If Andersen's adopted genre is the urban noir, complete with suitably hardboiled voiceovers, Zizek's is a mix of melodrama and comedy — the latter being distinctly of the stand-up variety. Did you hear the one about the id, the ego, and the superego? They got stirred up in Duck Soup, and Groucho floated to the top. (Or did he? A critic acquaintance of mine has begged to differ, arguing that Groucho is too unhinged to serve as mediator of a pillow fight, much less of the psyche.) Zizek, defying the critic du jour, generally resists the rule of thumb — although he does teasingly allow that Dead of Night is "wonderful," that Blue is the brightest of Kieslowski's "Three Colors," that the heretofore unrevived Alien Resurrection is finally ready to burst out of Fox's chest and into the cultist's canon.

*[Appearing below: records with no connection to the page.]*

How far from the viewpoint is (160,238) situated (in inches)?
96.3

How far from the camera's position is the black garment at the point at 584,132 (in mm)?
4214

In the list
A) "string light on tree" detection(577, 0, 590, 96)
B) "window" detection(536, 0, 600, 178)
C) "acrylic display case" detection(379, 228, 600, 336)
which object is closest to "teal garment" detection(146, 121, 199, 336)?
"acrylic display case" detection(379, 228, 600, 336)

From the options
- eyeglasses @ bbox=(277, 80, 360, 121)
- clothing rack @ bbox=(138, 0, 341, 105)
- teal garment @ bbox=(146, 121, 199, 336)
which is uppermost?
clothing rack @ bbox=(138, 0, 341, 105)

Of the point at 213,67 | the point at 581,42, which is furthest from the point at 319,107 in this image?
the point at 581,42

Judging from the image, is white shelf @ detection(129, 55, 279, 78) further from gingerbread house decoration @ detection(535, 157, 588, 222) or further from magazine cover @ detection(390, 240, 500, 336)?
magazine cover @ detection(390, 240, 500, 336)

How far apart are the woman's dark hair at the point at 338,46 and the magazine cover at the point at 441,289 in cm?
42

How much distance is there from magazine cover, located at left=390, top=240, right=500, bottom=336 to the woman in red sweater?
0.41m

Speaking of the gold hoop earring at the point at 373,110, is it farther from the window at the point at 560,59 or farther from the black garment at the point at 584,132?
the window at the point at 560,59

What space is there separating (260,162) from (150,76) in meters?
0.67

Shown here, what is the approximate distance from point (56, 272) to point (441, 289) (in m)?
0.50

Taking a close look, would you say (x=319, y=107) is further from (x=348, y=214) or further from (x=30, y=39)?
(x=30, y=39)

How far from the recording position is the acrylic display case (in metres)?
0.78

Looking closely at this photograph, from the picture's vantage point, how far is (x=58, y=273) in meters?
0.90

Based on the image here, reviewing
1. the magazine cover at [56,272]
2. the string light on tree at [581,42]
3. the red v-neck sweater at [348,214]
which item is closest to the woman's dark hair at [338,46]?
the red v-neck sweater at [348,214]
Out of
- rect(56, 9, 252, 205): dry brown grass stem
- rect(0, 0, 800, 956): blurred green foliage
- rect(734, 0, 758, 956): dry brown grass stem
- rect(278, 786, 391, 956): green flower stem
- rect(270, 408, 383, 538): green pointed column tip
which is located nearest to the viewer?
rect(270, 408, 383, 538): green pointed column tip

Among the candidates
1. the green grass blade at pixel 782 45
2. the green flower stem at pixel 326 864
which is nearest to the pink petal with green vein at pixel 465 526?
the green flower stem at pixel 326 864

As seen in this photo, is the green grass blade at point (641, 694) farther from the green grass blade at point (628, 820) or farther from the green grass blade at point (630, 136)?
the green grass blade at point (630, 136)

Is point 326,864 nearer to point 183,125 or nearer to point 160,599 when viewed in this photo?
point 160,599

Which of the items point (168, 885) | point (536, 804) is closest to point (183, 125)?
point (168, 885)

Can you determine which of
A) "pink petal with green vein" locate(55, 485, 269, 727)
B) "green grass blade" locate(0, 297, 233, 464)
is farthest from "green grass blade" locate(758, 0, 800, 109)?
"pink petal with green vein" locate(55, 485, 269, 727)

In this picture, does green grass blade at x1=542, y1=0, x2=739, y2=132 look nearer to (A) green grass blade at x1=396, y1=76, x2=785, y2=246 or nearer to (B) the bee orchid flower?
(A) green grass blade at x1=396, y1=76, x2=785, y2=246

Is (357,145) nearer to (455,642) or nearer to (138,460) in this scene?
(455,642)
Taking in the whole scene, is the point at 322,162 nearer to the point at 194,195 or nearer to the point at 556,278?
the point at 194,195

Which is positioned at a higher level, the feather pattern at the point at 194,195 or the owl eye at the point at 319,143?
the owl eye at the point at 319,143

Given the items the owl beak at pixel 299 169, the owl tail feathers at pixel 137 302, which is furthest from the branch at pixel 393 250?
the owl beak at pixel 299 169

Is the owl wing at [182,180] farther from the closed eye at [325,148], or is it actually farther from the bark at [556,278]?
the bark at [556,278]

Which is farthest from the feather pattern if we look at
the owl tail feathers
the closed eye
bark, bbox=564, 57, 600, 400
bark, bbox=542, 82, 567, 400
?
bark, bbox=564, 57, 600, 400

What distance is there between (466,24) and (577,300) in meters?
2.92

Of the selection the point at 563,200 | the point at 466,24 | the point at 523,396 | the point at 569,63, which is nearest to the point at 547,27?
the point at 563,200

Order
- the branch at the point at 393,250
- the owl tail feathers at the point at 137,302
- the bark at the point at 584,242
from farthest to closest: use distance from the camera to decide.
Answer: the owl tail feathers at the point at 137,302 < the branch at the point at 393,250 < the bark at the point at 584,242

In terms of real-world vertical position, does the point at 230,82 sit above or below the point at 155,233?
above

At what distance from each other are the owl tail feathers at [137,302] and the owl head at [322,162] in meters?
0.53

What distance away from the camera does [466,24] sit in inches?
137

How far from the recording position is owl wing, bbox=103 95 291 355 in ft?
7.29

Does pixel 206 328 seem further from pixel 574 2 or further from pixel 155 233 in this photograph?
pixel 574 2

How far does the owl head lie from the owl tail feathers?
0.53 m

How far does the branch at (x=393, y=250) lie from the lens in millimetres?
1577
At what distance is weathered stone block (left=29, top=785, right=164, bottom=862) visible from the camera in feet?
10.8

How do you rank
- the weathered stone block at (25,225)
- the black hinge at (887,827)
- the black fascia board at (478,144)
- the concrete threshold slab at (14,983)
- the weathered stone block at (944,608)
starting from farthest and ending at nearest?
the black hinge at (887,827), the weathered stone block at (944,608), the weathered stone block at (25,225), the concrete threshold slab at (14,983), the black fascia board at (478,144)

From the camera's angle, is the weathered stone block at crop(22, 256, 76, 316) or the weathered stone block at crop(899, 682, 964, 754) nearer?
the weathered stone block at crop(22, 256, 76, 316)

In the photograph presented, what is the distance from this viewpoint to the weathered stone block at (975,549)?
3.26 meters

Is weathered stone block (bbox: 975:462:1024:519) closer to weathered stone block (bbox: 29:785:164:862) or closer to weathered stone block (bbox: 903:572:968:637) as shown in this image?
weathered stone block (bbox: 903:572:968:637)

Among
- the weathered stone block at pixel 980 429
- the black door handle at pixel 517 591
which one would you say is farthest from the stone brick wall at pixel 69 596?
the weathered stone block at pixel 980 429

Hmmm. Is there not some foreign creature that yearns to explode out of Zizek's head? Catholic as this critic's tastes may be, his Pervert's Guide plays it straight in more ways than one. Norman's unmistakably swishy traipse up from the ground floor (i.e., from ego to superego) passes without comment — as does the vast majority of cinema that isn't white European. Thanks for the wonders of modern technology, whereby even rural Mali has a laptop rep house, the reach of this psychoanalytic critic is global (at least in theory), but the strength of his grasp leaves something to be desired. Maybe the Mother of all film theorists should take a trip out of the cellar.